The move marks an abrupt shift away from former President Bush’s frequent assertions of commander-in-chief power to order the open-ended detention and harsh interrogation of anyone he deemed to be an enemy combatant dangerous to US national security.
Instead of seeking to defend that assertion of executive authority, the Obama administration appears to be prepared to rely instead on the criminal justice system to determine how Mr. Al-Marri should be treated.
Held in solitary confinement
Al-Marri, a citizen of both Qatar and Saudi Arabia, has been held without charge in a solitary confinement cell as an enemy combatant in a Navy brig in Charleston, South Carolina, for five years and eight months.
At one point, he complained to his lawyer that his harsh treatment and conditions of confinement were driving him out of his mind. According to legal documents, he protested by smearing the inside of his cell with his own feces.
His case sparked a contentious debate over whether an American president has the power to order a legal US resident like Al-Marri – or even a US citizen – into indefinite, incommunicado detention by the military simply by designating that person an enemy combatant.
After years of litigation that issue is currently before the US Supreme Court, which is poised to hear Al-Marri’s case in April. A decision would be expected by late June. But now, given Al-Marri’s possible transfer to the criminal justice system, the Obama administration is expected to ask the high court to dismiss the case.
If granted, the action would leave undisturbed existing legal precedents in the Fourth US Circuit Court of Appeals in Richmond upholding open-ended detentions of enemy combatants within US borders.
Al-Marri’s lawyer, Jonathan Hafetz of the American Civil Liberties Union, says he will oppose any government motion to dismiss the case.
“We will continue to pursue Mr. Al-Marri’s case before the Supreme Court to make sure that no American citizen or lawful resident will ever again be subjected to such treatment,” he said in a statement. “It is important that the court hears Mr. Al-Marri’s case and rejects, once and for all, the notion that any president has the sweeping authority to deprive individuals living in the United States of their most basic constitutional rights by designating them ‘enemy combatants.’”

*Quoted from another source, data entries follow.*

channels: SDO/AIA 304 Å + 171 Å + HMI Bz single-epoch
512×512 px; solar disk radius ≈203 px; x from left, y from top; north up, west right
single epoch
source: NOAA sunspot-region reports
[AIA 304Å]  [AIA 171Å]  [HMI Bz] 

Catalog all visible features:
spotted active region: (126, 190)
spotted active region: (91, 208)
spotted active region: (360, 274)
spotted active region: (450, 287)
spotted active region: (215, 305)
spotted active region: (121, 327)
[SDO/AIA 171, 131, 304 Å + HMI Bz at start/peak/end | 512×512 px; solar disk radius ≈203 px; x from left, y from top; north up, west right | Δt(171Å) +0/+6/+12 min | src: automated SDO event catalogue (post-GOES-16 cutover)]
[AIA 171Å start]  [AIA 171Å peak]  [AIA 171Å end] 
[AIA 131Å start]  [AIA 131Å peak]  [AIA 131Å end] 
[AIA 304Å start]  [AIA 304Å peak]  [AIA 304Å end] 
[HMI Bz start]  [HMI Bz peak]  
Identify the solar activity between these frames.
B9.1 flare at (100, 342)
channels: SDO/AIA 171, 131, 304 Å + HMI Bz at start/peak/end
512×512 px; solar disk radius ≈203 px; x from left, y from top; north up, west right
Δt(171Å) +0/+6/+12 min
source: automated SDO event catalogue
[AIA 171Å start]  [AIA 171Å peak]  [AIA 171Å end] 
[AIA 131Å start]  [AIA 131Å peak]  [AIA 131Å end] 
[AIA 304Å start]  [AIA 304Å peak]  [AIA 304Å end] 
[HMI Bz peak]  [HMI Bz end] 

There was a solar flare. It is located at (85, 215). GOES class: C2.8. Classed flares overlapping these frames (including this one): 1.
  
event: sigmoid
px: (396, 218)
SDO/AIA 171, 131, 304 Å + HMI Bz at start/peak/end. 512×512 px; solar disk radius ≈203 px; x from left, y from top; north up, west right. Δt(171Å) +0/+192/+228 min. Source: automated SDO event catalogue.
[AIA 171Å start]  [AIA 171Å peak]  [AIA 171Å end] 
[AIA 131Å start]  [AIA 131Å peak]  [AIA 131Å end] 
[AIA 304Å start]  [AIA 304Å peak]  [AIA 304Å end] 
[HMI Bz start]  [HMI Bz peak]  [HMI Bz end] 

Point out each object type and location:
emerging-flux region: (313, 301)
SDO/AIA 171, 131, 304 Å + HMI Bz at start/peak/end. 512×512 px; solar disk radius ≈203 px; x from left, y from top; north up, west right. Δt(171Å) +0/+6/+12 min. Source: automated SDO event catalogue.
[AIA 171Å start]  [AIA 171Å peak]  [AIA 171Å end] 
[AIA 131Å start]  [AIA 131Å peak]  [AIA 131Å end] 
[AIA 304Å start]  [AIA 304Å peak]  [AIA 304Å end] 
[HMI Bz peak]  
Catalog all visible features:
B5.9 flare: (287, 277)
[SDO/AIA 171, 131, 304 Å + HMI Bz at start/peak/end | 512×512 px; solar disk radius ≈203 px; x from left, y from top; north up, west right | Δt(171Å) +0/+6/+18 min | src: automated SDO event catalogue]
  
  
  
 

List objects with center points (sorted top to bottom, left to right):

Parallels with Padilla case
Legal analysts are drawing parallels between the Al-Marri case and the earlier case of Jose Padilla. Mr. Padilla, a US citizen, had been held as an enemy combatant for three and a half years in a different wing of the Charleston brig. On the eve of his case arriving at the
Supreme Court, the Bush administration announced it was moving Padilla into the criminal justice system to face trial in Miami.